Bunlar bu ulusun kuruluş ilkeleridir; bunlar ilan edilerek ulus oluşmuştur.

Takip eden asırlarda bu ilkeler el üstünde tutulmuş, yerilmiş, bunlara karşı çıkılmış, onlar için ve onlara karşı mücadeleler verilmiştir.

Jill Lepore’un, ‘Amerika Birleşik Devletleri Tarihi’, Amerika’nın başlangıcından günümüze kadar uzanan mücadeleler ve çelişkilerle dolu tarihine yönelik kapsamlı bir inceleme yürütüyor.

Bu uzun tarihi, “Fikir” (1492-1799), “Halk” (1800-1865), “Devlet” (1866-1945) ve “Makine” (1946-2016) şeklinde dört temel konu ve başlık altında tartışıyor.

Lepore’un bu kapsamlı incelemesi, Amerikan ulusunun ideolojik temellerini ve tarih boyunca bu temellerin nasıl tezahür ettiğini, yalnızca siyasi liderlere ya da önemli olaylara değil, aynı zamanda dönemin toplumsal olaylarına, ekonomik değişimlere ve kültürel gelişmelere de değinerek ortaya koyuyor.
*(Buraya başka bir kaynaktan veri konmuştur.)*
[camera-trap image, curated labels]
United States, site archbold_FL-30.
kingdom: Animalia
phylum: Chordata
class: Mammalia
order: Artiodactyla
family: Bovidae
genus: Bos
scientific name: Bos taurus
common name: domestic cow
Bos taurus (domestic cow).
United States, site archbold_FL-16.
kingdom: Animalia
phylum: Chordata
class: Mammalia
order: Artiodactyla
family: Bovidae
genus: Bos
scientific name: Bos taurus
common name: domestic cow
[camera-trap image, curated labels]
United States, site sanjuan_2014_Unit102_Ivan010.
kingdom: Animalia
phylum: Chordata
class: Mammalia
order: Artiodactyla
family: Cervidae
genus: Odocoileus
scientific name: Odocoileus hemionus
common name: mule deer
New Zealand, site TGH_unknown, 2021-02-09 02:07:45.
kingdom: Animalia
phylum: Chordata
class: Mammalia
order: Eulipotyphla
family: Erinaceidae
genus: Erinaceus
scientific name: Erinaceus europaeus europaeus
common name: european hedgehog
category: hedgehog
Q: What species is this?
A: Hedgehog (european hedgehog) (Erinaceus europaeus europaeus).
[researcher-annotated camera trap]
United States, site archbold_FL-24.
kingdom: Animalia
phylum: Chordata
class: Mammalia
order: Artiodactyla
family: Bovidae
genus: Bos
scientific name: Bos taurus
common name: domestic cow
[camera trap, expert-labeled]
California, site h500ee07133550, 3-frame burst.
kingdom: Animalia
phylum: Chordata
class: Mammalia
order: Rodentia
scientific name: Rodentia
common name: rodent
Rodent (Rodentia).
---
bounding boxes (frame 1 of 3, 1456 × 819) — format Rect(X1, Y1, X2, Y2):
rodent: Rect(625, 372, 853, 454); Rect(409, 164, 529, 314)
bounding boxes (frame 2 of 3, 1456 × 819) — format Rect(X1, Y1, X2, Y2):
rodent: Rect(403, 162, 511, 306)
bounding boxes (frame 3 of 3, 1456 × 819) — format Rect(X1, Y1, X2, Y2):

Birleşik Devletler’in, temel idealleri olarak gördüğü özgürlük, eşitlik ve halkın egemenliği gibi kurucu ilkeleri sorgulayarak, bu idealleri, kölelik, ırkçılık, kadın hakları ve göçmenlik vb. konulardaki mücadelelerle iç içe geçirerek ele alıyor.

Bu doğrultuda Amerikan demokrasisinin zayıflıklarını ve sınırlarını tartışan Lepore, bir yandan da ulusal kimlik ve demokrasi kavramlarının dönüşümü bağlamında Amerikan toplumunun çeşitli kesimlerinin bu süreçteki rollerini ve birbirleriyle olan etkileşimlerini göstermeye çalışıyor.

Bu kitap, Amerikan tarihini anlamak bakımından temel bir kaynak olmasının yanı sıra, Amerikan toplumunun güncel meselelerini ve istikbaldeki yerini anlamak için çok iyi bir kılavuz.

  • Künye: Jill Lepore – Amerika Birleşik Devletleri Tarihi, çeviren: İrem G. Şalvarcı, Barış Arpaç, Vakıfbank Kültür Yayınları, tarih, 880 sayfa, 2024

Hamish Scott – Erken Modern Avrupa Tarihi (2024)

Avrupa’nın modernliğe giden uzun yolculuğunda, dinler ve kiliseler de büyük değişimler yaşadı.

Ortaçağların baskın Katolik Kilisesi önce siyasî gücünü, sonra da evrensel dinî otoritesini kaybederken, yeni mezhepler, kiliseler ve din yorumları bütün Avrupa’yı sardı ve sarstı.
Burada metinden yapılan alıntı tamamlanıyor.